LONG-TERM PERFORMANCE OF CORPORATE INVERSIONS SINCE 2004

Open Access
Author:
Diacont, Samuel Harvey
Area of Honors:
Finance
Degree:
Bachelor of Science
Document Type:
Thesis
Thesis Supervisors:
  • J. Randall Woolridge, Thesis Supervisor
  • Brian Davis, Honors Advisor
Keywords:
  • Tax Avoidance
  • Corporate Inversion
  • Finance
  • Stock Returns
  • Long-term Performance
  • Section 7874
Abstract:
This paper conducts a study on the short and long-term equity performance of companies that have underwent corporate inversion since Section 7874, which considerably redefined the mechanisms of inversion. Prior studies have concluded only mixed market reaction to the announcement of inversion, on average, despite evidence that these transactions result in long- term effective tax rate reductions. Because equity prices should immediately correct for any changes in long-term expectations, one would expect the market to react positively to the announcements. Meanwhile, a concurrent study by Elizabeth Chorvat has identified that pre- 2004 inversions have created statistically and economically significant long-term outperformance. Many of the cost associated with inversion, especially post-2004 inversion, are difficult to accurately define. The continued prevalence of inversion, coupled with the enigmatic nature of inversions costs, suggests more recent inversions may also be mispriced.
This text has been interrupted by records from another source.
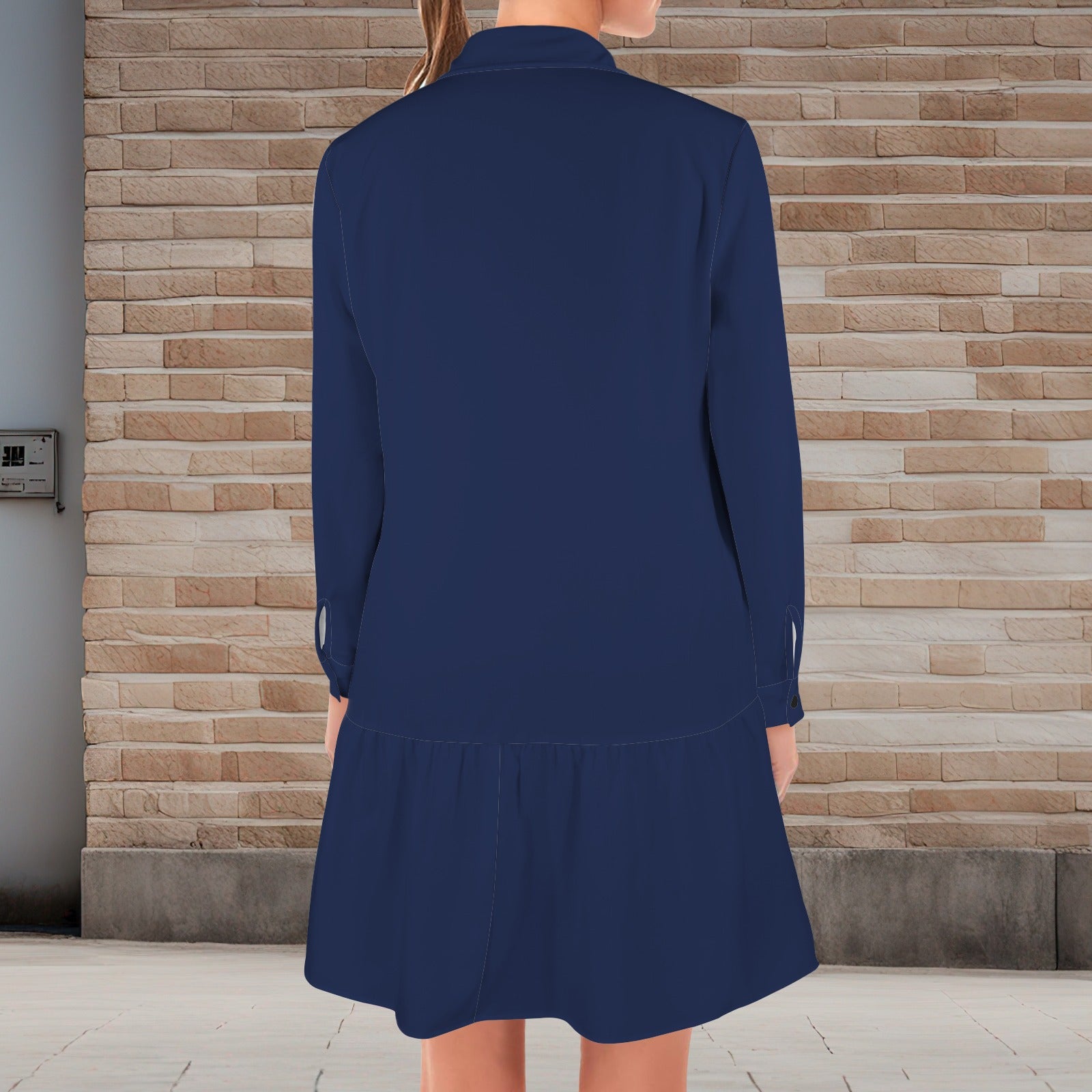 Night Blue Lapel Button Long Sleeve Pleated Shirt Dress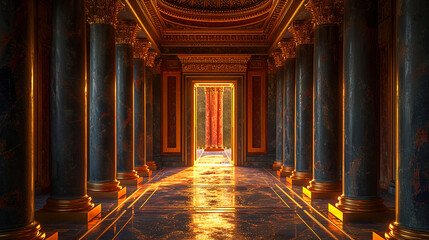 Fantasy ornate in a majestic palace hallway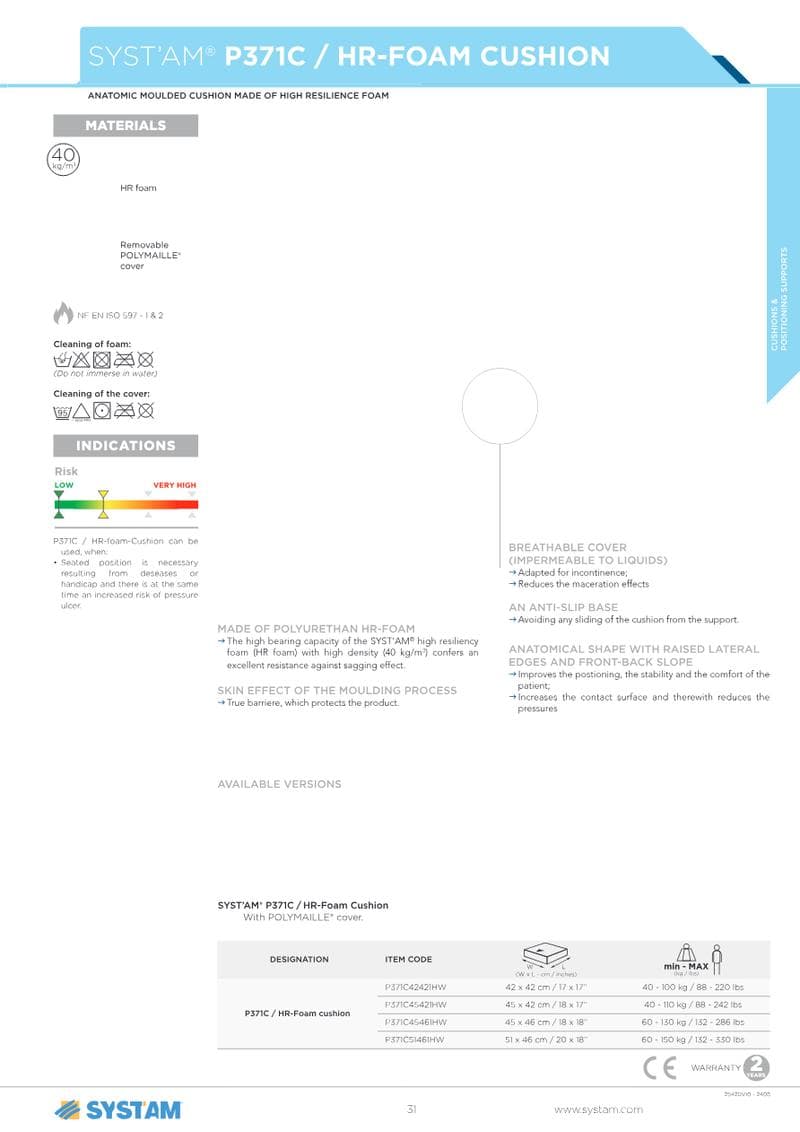 HR-FOAM CUSHION Spec Sheet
Utilizing a Fama and French 5 Factor Model, this study identifies -4.47% of average long-term annualized abnormal returns for companies that have underwent inversion since 2004. Coupled with both the positive market reaction to post-2004 inversion announcements and Chorvat’s findings, this suggests that the market may initially underestimate the costs of inversion associated with Section 7874 at the time of announcement.